While I might not agree with the conclusion of the OP, the performance of a prog...

carlmr · on Nov 26, 2020

This is very true. I've seen colleagues port Python to C++ and wonder why it's slower.

Of course Python is slow, but it will call into efficient C routines for a lot of things that aren't just available out of the box in C++. So what does the average programmer do? They implement their own, inefficient version of this in C++.

Now you've saved the overhead of copying your data from the Python to the C-world and back, but the main part of your computations is just not on the level of numpy.

So naturally C++ can be much faster than Python, because it doesn't have this overhead, but you have to do it right, which may be more effort.

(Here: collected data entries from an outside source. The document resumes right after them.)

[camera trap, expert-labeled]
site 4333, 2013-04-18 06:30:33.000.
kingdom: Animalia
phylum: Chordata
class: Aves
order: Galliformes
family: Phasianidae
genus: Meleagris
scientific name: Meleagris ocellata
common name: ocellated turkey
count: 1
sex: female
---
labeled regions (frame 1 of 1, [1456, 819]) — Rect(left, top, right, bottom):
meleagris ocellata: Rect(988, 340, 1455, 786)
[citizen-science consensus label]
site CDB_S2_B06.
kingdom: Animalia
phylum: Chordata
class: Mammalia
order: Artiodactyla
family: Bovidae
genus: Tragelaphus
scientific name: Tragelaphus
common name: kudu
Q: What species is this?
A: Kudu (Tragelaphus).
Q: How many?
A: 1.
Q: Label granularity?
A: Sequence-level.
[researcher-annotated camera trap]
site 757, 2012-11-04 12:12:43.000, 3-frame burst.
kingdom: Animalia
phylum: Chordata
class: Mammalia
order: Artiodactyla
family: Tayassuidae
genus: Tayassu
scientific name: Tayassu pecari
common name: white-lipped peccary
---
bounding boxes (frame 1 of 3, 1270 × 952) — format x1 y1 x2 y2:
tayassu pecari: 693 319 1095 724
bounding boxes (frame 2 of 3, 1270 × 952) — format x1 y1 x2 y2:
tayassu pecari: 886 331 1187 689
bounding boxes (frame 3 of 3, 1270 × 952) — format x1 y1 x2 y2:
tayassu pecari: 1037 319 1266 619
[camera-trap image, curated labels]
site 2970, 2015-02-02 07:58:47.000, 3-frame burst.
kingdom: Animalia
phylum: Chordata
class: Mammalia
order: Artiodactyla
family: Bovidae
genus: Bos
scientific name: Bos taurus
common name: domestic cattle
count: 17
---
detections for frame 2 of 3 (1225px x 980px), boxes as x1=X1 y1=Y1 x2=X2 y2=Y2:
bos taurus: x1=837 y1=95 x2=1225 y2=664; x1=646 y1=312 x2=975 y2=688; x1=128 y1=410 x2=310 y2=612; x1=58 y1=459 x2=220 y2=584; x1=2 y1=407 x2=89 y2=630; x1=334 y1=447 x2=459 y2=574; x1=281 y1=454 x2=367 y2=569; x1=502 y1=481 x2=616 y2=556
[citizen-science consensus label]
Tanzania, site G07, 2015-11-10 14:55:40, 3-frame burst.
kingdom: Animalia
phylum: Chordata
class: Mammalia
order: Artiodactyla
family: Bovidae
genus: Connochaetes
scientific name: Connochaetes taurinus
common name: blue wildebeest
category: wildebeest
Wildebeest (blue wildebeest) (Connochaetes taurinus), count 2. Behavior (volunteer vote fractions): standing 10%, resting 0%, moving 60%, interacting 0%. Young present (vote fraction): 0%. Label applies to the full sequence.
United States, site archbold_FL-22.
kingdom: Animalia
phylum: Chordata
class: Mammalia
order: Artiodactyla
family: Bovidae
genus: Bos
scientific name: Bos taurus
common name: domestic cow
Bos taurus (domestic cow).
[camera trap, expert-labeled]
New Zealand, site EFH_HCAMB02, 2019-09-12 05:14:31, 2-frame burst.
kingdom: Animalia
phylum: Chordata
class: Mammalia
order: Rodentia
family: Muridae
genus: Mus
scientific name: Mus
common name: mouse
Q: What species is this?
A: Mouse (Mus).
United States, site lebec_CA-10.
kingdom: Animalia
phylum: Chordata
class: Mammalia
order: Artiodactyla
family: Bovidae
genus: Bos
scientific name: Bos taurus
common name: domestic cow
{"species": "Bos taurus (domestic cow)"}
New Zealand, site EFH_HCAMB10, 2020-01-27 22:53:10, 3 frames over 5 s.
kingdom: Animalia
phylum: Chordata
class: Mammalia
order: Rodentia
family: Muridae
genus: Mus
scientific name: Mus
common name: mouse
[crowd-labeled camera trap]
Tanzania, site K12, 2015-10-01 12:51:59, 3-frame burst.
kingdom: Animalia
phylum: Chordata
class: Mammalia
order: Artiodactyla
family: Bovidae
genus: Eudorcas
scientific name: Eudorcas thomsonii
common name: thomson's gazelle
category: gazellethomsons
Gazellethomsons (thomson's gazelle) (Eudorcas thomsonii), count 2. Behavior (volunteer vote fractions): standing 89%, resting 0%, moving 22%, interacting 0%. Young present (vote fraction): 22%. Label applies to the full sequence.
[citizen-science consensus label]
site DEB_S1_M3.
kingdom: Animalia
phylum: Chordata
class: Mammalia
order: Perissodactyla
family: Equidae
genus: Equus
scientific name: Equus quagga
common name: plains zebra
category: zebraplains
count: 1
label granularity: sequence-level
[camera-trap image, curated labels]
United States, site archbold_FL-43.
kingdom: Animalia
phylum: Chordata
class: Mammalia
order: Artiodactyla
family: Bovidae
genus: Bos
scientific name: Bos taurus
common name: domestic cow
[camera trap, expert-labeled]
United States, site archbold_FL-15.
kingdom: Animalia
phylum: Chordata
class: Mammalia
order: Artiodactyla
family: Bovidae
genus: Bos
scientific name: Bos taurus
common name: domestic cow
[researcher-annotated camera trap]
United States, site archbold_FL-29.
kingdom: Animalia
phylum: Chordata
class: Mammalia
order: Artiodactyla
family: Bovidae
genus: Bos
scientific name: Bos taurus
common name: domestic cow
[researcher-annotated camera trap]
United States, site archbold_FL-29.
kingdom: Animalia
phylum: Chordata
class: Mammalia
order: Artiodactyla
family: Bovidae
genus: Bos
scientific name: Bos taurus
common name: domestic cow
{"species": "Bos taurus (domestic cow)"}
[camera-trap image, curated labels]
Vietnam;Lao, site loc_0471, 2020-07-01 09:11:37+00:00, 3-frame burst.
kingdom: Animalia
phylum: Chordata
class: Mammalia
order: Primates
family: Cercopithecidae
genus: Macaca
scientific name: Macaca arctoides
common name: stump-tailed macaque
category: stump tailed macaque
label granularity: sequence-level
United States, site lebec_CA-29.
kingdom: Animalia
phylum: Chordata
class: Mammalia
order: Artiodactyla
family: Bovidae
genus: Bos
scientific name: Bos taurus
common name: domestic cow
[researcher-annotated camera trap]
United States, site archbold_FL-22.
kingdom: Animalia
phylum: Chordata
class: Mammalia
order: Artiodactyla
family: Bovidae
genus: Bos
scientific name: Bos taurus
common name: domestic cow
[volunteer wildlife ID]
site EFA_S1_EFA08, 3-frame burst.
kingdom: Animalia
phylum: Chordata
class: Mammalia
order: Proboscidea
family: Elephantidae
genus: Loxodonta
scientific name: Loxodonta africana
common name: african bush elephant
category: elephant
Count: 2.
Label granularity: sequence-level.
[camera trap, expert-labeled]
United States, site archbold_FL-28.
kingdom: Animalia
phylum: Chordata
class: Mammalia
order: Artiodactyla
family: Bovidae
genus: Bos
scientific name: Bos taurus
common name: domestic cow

mypalmike · on Nov 26, 2020

When I moved from C/C++ to Java on the 90s, I was amazed how casually things like hash tables would be used. A single function might create a couple hash tables, do some data juggling and sorting, and solve a problem in like 20 lines of readable, performant code. In my experience, C coders almost invariably employ less performant algorithms and data structures due to the incidental complexity involved in memory allocation, pointer indirection, etc.

trhway · on Nov 26, 2020

absolutely. Few years ago i got back deep into C++ after 18 years of mostly Java, and i'm amazed, it is like travel back in time - we (a large C++ platform) are looping over vectors instead of using hashtables/maps, copying strings all the time (we have 4 major types of strings plus some minor ones), and don't get me started on multithreading and locking/synchronization - such an easy and natural thing in Java - even these days the people in C++ world is still seem to be hesitant to use locking and as result of that hesitance push themselves into a myriad of multithreading issues when they risk and/or are forced to use threads. It a sight to behold when a customer waits for that one core/thread to finish the operation on a 400 core 16TB RAM machine - if it were Java all the 400 cores would be burning, the performance would still feel kind of so-so, and the customer would be building up the nerve to upgrade to 800 core 32 TB :)

>pointer indirection

30+ years ago, a student at University, i loved how pointers allowed to code algorithms efficiently and expressively compare to the non-pointer languages of the time. In the industry today the situation is completely opposite as correctly noted by the parent.

bluGill · on Nov 26, 2020

In many cases n is small enough that looping over a vector is faster than a hash lookup. The vector loop is very ry cache friendly, while the hash lookup typically involves a cache miss or two.

trhway · on Nov 26, 2020

it would be for a vector where values are stored in the vector entries. Instead it is usually pointers to strings or objects. So you pull from memory by pointer (i.e. cache unfriendly) every string, compare, etc... And small n is usually small until customer actually generates couple orders of magnitude more of those objects than it was in test/dev :)

dan-robertson · on Nov 26, 2020

I feel like often the opposite can be true as well. Obviously hashtables are better for large collections but often collections are very small (sizes typically follow a power law; most strings will be smaller than the pointer to their first character; most collections will only have a few elements) and arrays can win here due to less indirection and better locality.

Compare this to many functional languages (or lisps) where the most convenient data structure to hand is the singly linked list. It was already bad for performance when those languages were invented but in modern times they are relatively much worse than before.

Sometimes I think that the performance of C programs come more from the fact that it such a massive pain to do anything in C that you can usually only do the simplest thing and this tends to be fast and reliable. The problem is that if you can’t do a simple thing it will either take a lot of refactoring or you’ll do a complicated thing and your program will randomly segfault.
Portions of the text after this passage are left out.